On recherche donc une autre solution. Une option serait que le géant de l’énergie russe Gazprom recapitalise les banques chypriotes en échange de droits d’exploration dans ses eaux territoriales. Il y a encore beaucoup de confusion là-dessus cependant (une annonce de CNBC avait même pour titre « Gazprom offre-t-il un renflouement à Chypre »), mais sachant les montants russes en cause ici, nous ne sommes pas surpris de cette offre.

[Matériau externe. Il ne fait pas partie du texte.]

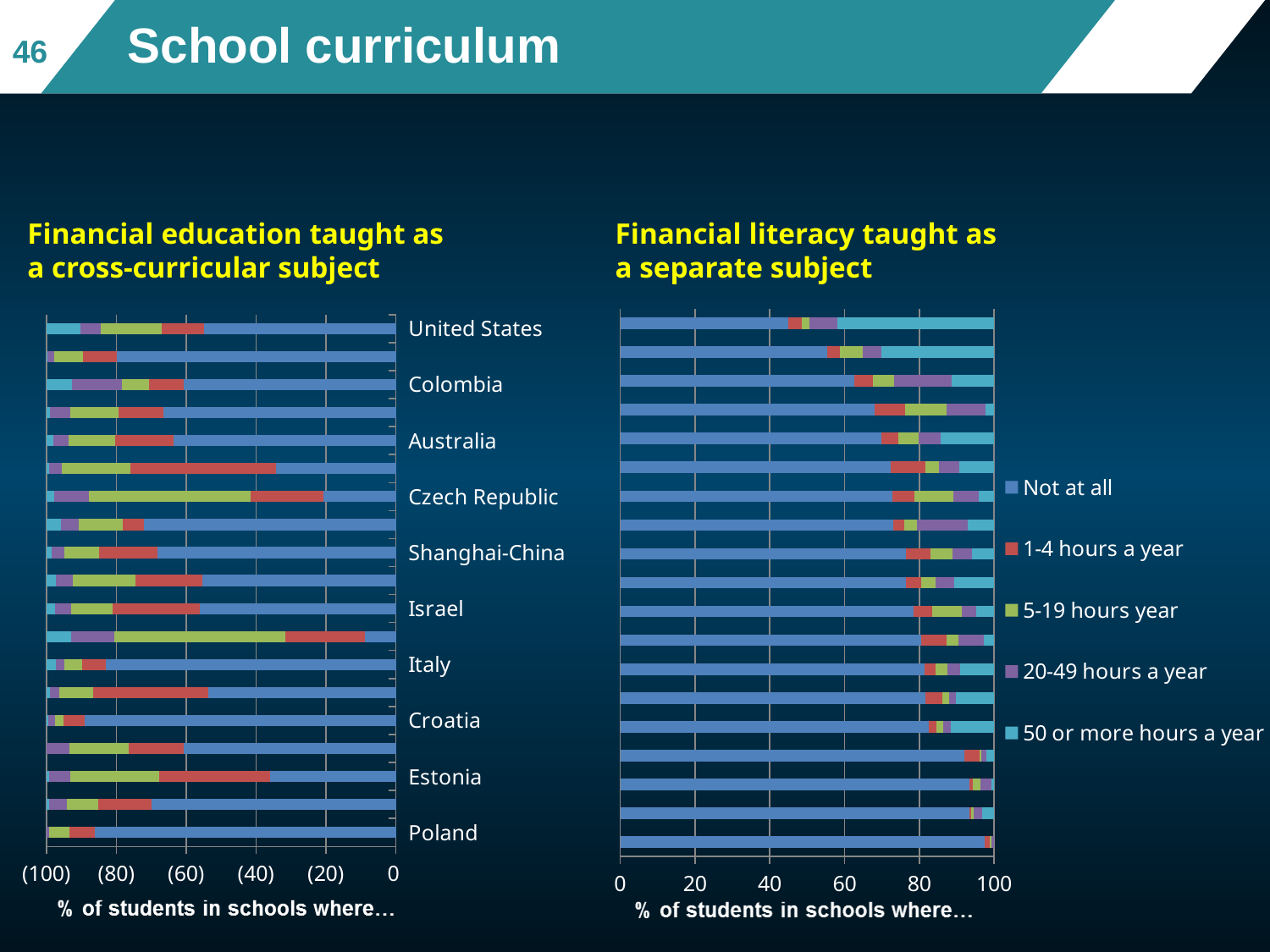
In the 'Financial literacy taught as a separate subject' chart, is the 'Not at all' value for Poland greater or less than 80? greater In the 'Financial literacy taught as a separate subject' chart, is the 'Not at all' value for the United States greater or less than 60? less What kind of chart is the 'Financial literacy taught as a separate subject' chart? Bar chart In the 'Financial literacy taught as a separate subject' chart, which labelled country has the largest 'Not at all' share? Poland In the 'Financial literacy taught as a separate subject' chart, which has the larger 'Not at all' value, Poland or the United States? Poland In the 'Financial literacy taught as a separate subject' chart, is the 'Not at all' value for Australia greater or less than 60? greater How many country labels are shown between the two charts? 10 In the 'Financial literacy taught as a separate subject' chart, does the 'Not at all' segment get longer or shorter moving down from the United States to Poland? Longer What is the title of the left chart? Financial education taught as a cross-curricular subject How many series does the legend list? 5 In the 'Financial literacy taught as a separate subject' chart, which labelled country has the smallest 'Not at all' share? United States Which legend entry is shown in blue? Not at all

Le Président russe, Vladimir Poutine, a dit aujourd’hui que la proposition de taxe était « injuste » et « dangereuse ». Nous aurions pu sourire à cette anecdote, sachant que certains politiciens russes ont sans doute des comptes à Chypre également, mais nous nous sommes rappelés ensuite que la Russie est l’un des premiers fournisseurs de pétrole en Europe, et qu’elle peut donc punir ceux qu’elle estime « injuste » en fermant les vannes.
Pour le moment, la situation n’est pas résolue. Nous pensons que l’Allemagne est la plus grosse perdante du moment (avec d’autres états membres « importants »), car elle a forcé le pays à accepter cette taxe pour voir maintenant un état aussi négligeable pour certains que Chypre s’y opposer. Nous continuerons de surveiller la situation, mais si notre vision est correcte, cela est un signe baissier majeur pour l’Europe et l’EUR, au moins à court terme.